Elon Musk’s artificial intelligence company, xAI, plans to launch its latest AI model, Grok-1.5, on X, formerly known as Twitter, next week.
Musk announced the timeframe for the launch in a Friday (March 29) post on X.
Should be available on ? next week.
Grok 2 should exceed current AI on all metrics. In training now. https://t.co/s7rVxvK8mZ
— Elon Musk (@elonmusk) March 29, 2024
Grok-1.5 will be available to early testers and existing Grok users on the X platform, xAI said in a Thursday (March 28) blog post.
The latest model features improved reasoning and problem-solving capabilities, according to the post.
“One of the most notable improvements in Grok-1.5 is its performance in coding and math-related tasks,” the post said. “In our tests, Grok-1.5 achieved a 50.6% score on the MATH benchmark and a 90% score on the GSM8K benchmark, two math benchmarks covering a wide range of grade school to high school competition problems. Additionally, it scored 74.1% on the HumanEval benchmark, which evaluates code generation and problem-solving abilities.”

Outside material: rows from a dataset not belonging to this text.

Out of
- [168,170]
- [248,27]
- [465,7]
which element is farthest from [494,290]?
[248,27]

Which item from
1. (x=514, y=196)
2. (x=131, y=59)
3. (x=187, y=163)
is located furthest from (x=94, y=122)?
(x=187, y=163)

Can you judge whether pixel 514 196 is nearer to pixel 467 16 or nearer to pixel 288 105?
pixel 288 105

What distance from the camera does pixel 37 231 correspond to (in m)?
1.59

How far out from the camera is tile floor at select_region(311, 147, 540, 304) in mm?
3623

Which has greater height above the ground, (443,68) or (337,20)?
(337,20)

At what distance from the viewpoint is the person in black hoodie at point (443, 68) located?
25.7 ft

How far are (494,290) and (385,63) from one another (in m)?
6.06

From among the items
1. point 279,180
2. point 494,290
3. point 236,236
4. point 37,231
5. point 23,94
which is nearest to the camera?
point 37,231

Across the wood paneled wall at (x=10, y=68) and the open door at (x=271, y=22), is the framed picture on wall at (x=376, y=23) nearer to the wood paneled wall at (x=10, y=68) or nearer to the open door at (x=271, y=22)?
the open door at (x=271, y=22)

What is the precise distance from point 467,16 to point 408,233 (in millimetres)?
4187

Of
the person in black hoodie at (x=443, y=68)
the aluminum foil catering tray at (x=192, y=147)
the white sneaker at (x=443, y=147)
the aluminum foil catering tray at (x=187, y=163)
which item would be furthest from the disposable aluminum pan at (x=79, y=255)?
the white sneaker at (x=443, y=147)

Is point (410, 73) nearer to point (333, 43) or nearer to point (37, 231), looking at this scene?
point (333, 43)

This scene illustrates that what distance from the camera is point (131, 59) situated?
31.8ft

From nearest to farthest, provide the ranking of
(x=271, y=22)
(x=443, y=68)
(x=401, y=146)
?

Grok-1.5 can also use information from substantially longer documents, can handle longer and more complex prompts, and can do so while maintaining its instruction-following capability, per the post.
The first version of the AI chatbot was rolled out in November, with xAI saying that it answers questions with a bit of wit and that it has real-time knowledge of the world via X.

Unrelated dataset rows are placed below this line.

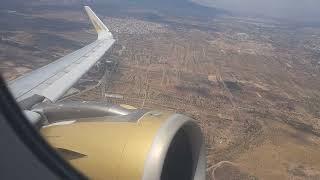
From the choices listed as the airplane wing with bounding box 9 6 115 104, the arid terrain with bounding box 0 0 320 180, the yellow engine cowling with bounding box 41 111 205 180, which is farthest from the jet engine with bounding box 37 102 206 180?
the arid terrain with bounding box 0 0 320 180

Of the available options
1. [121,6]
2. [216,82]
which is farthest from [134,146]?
[121,6]

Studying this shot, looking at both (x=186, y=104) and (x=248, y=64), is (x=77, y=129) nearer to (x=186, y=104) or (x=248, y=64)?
(x=186, y=104)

On March 18, xAI open-sourced Grok in a move that some said could democratize AI technology and foster innovation in commercial applications. The move also came amid Musk’s ongoing criticism and legal action against OpenAI for not being transparent with its AI models.

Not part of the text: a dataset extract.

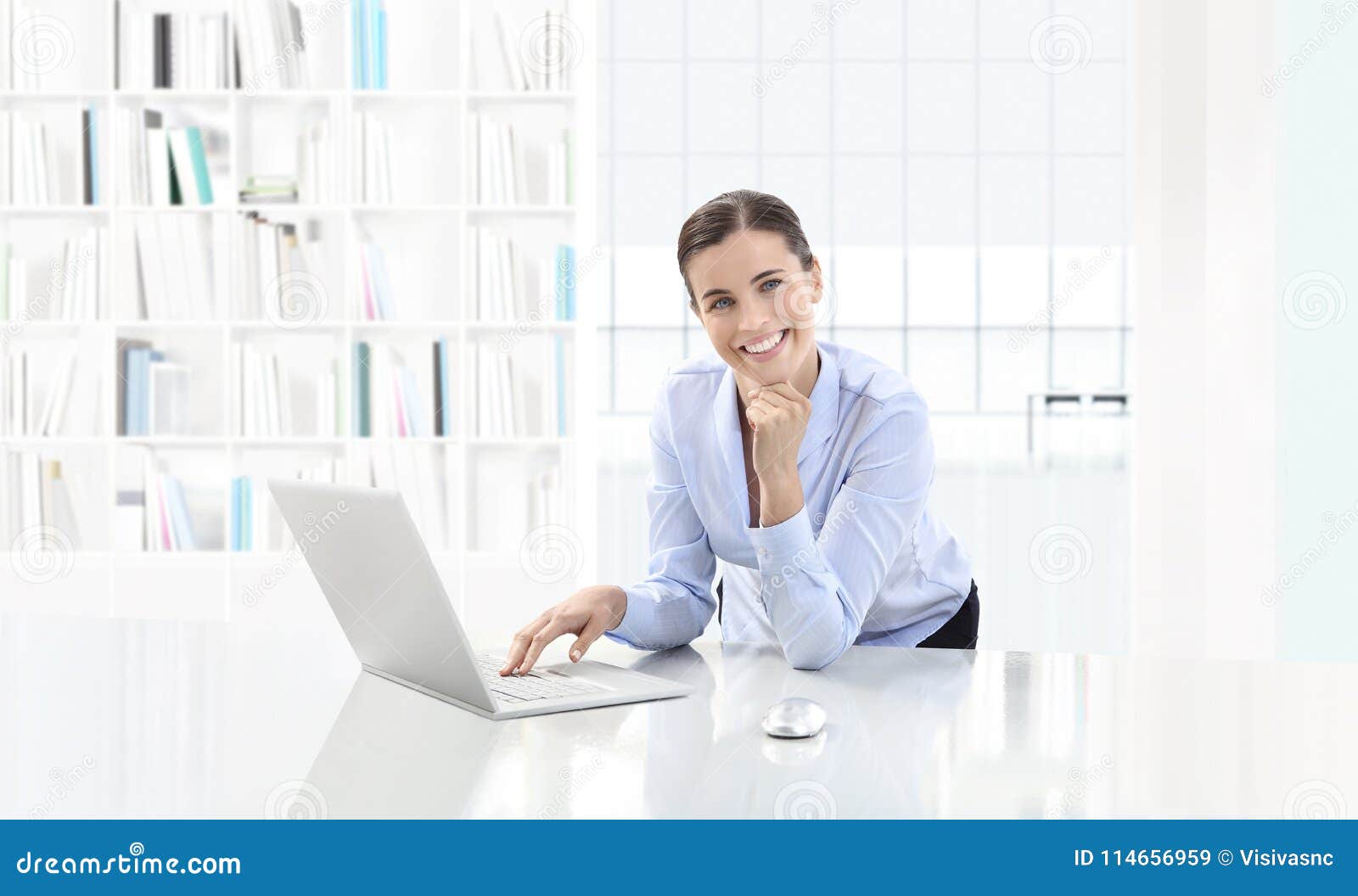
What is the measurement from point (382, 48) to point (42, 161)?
3.53 ft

XAI itself was launched in July in part to build an alternative to OpenAI’s AI-powered chatbot, ChatGPT. Musk was involved in the creation of OpenAI but left its board in 2018 and has been increasingly critical of that company and cautious about developments around AI in general.
In January, it was reported that xAI was in talks with investors worldwide, aiming to raise $6 billion in funding to compete with OpenAI. The need for substantial funding for the company arises from the costs associated with developing generative AI models capable of producing human-like text, images and code within seconds.